#### 抜粋
▶

ユニークな友人の思い出

先月、調子が悪くてパチンコ依存で3−40万負けたので、考えを改めて「プロ的な稼働」をしている。貯玉して、もっとも効率よいように動いており、遊びというより義務感というか、まじで仕事みたいな重圧を感じる。予定の1/3は稼いだ(貯玉)ので、今日も出かける予定だが、ふとエッセイが書きたくなったので書いてから出かけることにした。

「彼(A君)」は、20年ほど前に私がインディバンドしてた時のメンバーだ。元々はかなり腕の良いギタリストなのだが「人手不足」で別のパートをしてもらっていた。当時のギタリスト氏も、面白いセンスの持ち主だったが、A君のほうが明らかに上手かった。アマチュアであんだけ弾けるやつは居ないってくらい。

なぜ今回Aのことを書くかというと、当時のAはパチプロで生活していたからだ。たしか初期の頃は飲食店のバイトもしていたが、のちに思うところあって退職し、私の知る限り終盤はパチンコ専門家になってたと思う。

私はというと、当時からパチンコ下手で、遊びでしかやっておらず、研究もしてなかったので基本的に負けてばかりいた。同じ趣味ってことで彼のやり方を少しは聞いたものの、もうちょっと本格的に教えてもらえばよかったな、と、今になって思う。

当時のバンドは私ふくめ4名編成。音楽スタジオの張り紙から、私が、Aでないほうのギタリスト氏に連絡を取って、彼ら3名に混ぜてもらった形である。私はギターを少しだけかじっているが本業はボーカリストだ。

なんだか懐かしくて涙が出そうだが、初めてスタジオに入ったときのやりとりを思い出した。Aはかなり太っちょで、坊主頭で、ギタリスト氏が「A君だよ、怖いかもしれんがええ子やで」と紹介してくれた。

じつは私は、身内にガラの悪い人が多いので、コワモテな人とかその筋の人に対しても、それほど物怖じしない。また、人を見る感覚に自信がある。A君の優しそうな目つきや態度を見て「気が小さくていいやつだろう」とすぐに思った。実際そうだった。

どれくらい気が小さいかというと、ライブのたびにA君は緊張のあまり「オエッ、オエーッ」と吐きそうになっていた。立派な図体だが気が優しいのだ。また、スタジオ後の喫茶店でいろんな話を聞いてたが、本物の「ワル」には程遠い。

◀

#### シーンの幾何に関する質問
▶

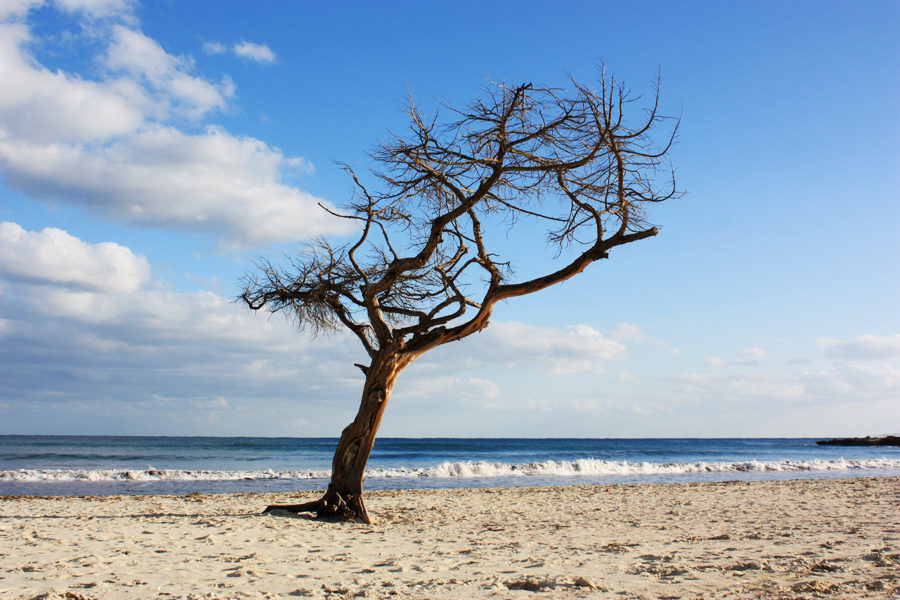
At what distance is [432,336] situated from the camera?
30.7 feet

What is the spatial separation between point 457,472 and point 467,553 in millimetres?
18874

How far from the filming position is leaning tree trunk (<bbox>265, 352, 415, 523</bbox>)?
9.15 m

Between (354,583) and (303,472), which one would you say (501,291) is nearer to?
(354,583)

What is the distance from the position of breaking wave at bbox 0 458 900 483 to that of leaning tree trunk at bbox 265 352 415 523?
13569 mm

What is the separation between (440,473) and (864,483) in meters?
14.2

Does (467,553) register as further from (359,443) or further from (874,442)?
(874,442)

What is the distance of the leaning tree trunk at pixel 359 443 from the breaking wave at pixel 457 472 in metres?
13.6

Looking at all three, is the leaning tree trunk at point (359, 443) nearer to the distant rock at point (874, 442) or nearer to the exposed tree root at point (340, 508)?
the exposed tree root at point (340, 508)

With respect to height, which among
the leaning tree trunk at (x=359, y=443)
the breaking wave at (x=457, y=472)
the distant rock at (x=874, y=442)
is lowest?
the distant rock at (x=874, y=442)

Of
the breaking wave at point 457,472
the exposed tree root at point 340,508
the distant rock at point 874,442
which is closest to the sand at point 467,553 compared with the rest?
the exposed tree root at point 340,508

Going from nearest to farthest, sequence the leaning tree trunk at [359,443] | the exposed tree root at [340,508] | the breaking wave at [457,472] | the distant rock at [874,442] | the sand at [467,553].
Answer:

◀

#### 課題内容
バンド仲間だったA君の思い出を綴ったエッセイを、最後の文の後から書き継いでください。

#### 結果
いちおう高校ではいわゆる不良学生みたいな子らとつるんでたようだが、彼の本質はとても気のいい人物であった。某有名俳優さんと同級生らしく、その人の意外な一面を聞かされてそれには驚いた。(書けない)

Aは自称ロリコンで、最初は面白半分なのかと思っていたが、のちに「その筋の人が買うロリコン雑誌」を大量保持していることを知り、「あっ…」となった。念の為かいておくが、実際的なロリコン違反はしていないはずだ。

また、ロリコンといってもいろいろ居るのだろう、成人女性に興味がないわけでもなかった。懐かしくなったのだが、我々のファンの中に、私とAの気に入った女子がいて、二人で「○○ちゃん」のことを語り合って、恋のライバルのような状態になっていたこともある。

Aの変態性をもっと具体的に書きたいが、書くに憚られるネタもあって惜しい。

これは書いていいだろう、という、他のメンバーもたびたび話題にしていたエピソードを紹介しておこう。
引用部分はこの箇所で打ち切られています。